===== Input data =====

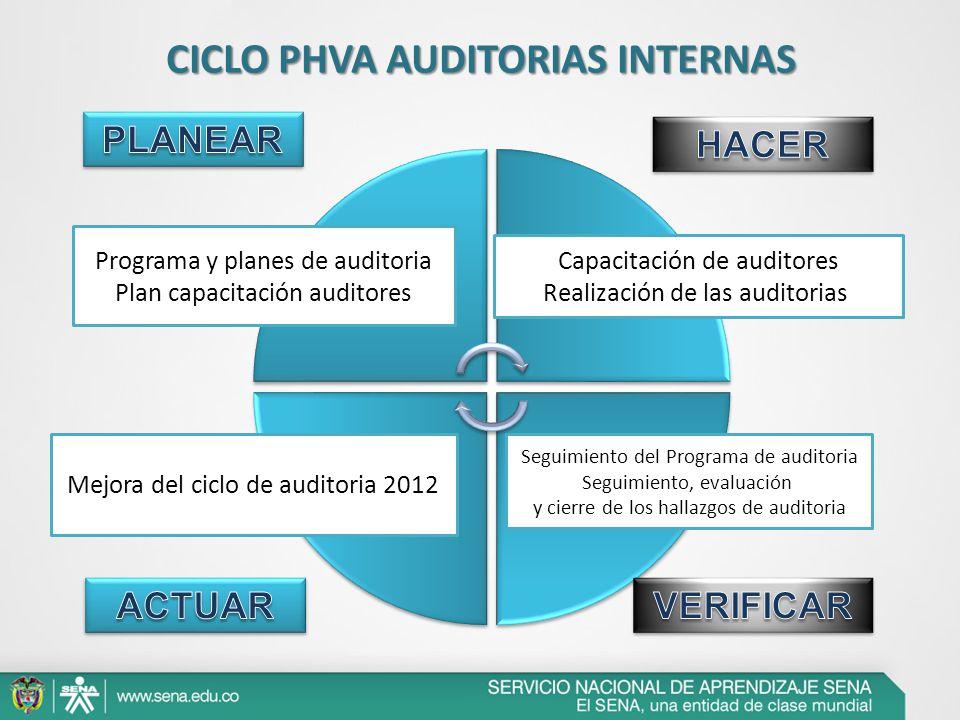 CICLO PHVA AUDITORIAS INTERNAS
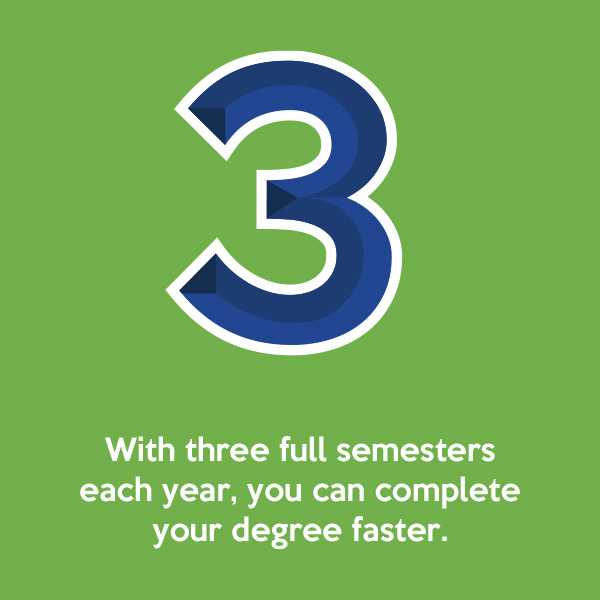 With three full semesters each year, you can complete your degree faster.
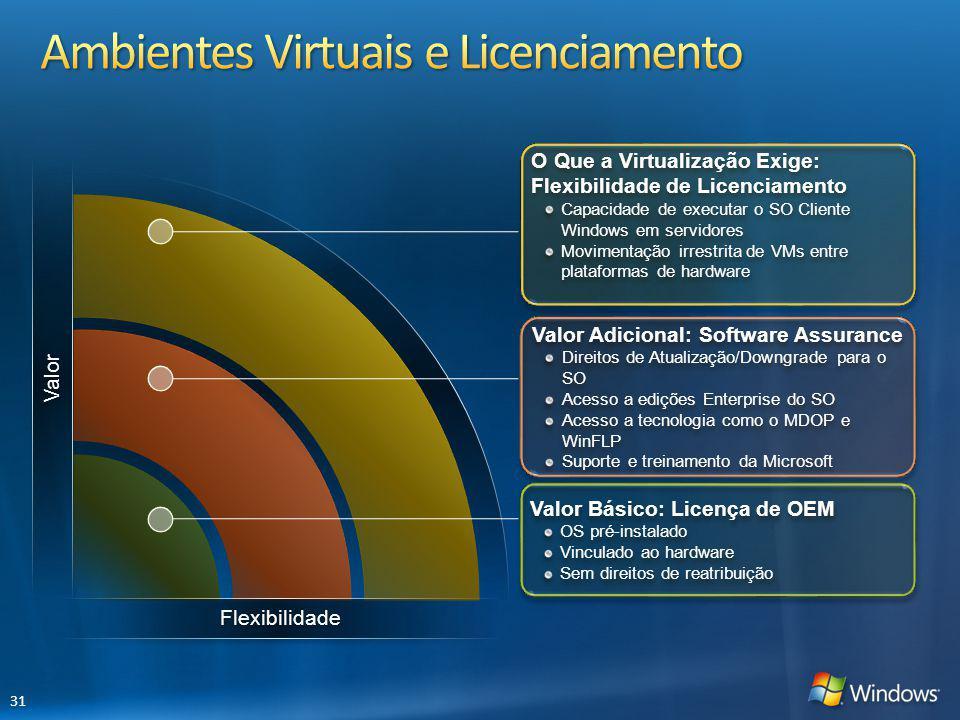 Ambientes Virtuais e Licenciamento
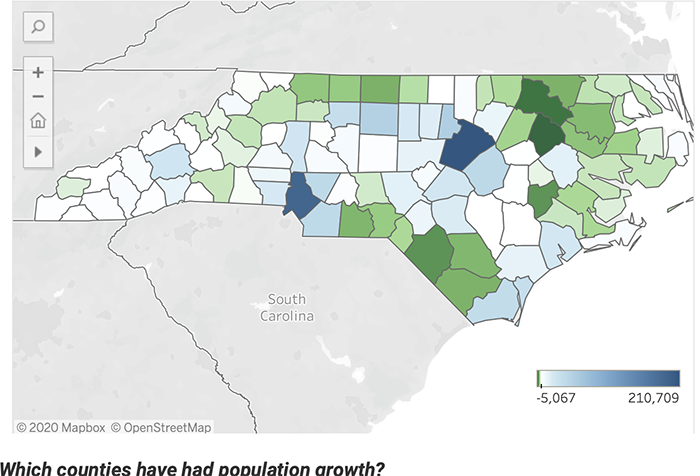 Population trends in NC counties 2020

=====

No pictures should appear in the copy. Print exactly the lines above from the line containing "With three full" through the last line of the data.

 With three full semesters each year, you can complete your degree faster.
 Ambientes Virtuais e Licenciamento
 Population trends in NC counties 2020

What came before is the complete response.